> _ABOUT THIS EXERCISE_: Look through the entries below and count every line in which "charset" appears; reply with the number only.
***
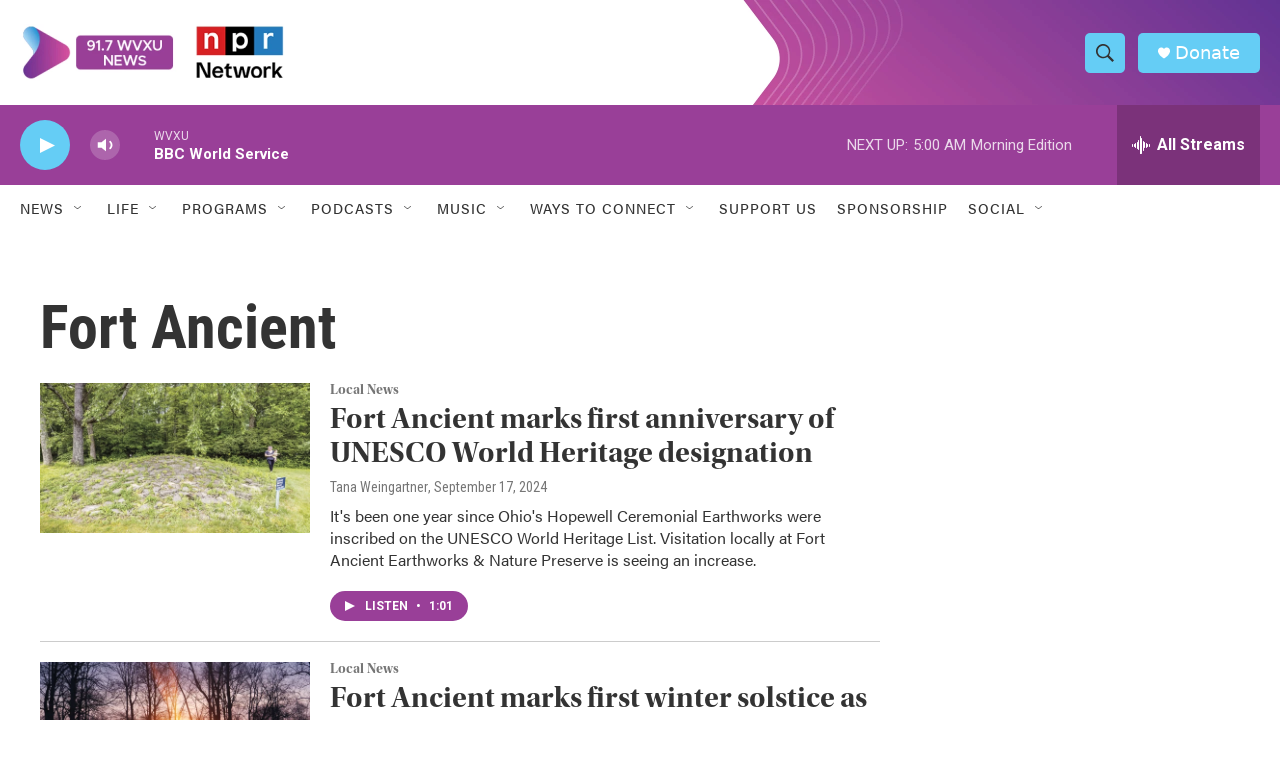

--- FILE ---
content_type: text/html; charset=utf-8
request_url: https://www.google.com/recaptcha/api2/aframe
body_size: 136
content:
<!DOCTYPE HTML><html><head><meta http-equiv="content-type" content="text/html; charset=UTF-8"></head><body><script nonce="UEdKNFnNU-3yqHsZAcECnw">/** Anti-fraud and anti-abuse applications only. See google.com/recaptcha */ try{var clients={'sodar':'https://pagead2.googlesyndication.com/pagead/sodar?'};window.addEventListener("message",function(a){try{if(a.source===window.parent){var b=JSON.parse(a.data);var c=clients[b['id']];if(c){var d=document.createElement('img');d.src=c+b['params']+'&rc='+(localStorage.getItem("rc::a")?sessionStorage.getItem("rc::b"):"");window.document.body.appendChild(d);sessionStorage.setItem("rc::e",parseInt(sessionStorage.getItem("rc::e")||0)+1);localStorage.setItem("rc::h",'1768986335216');}}}catch(b){}});window.parent.postMessage("_grecaptcha_ready", "*");}catch(b){}</script></body></html>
***
> _RESULT OF THE TASK_: 2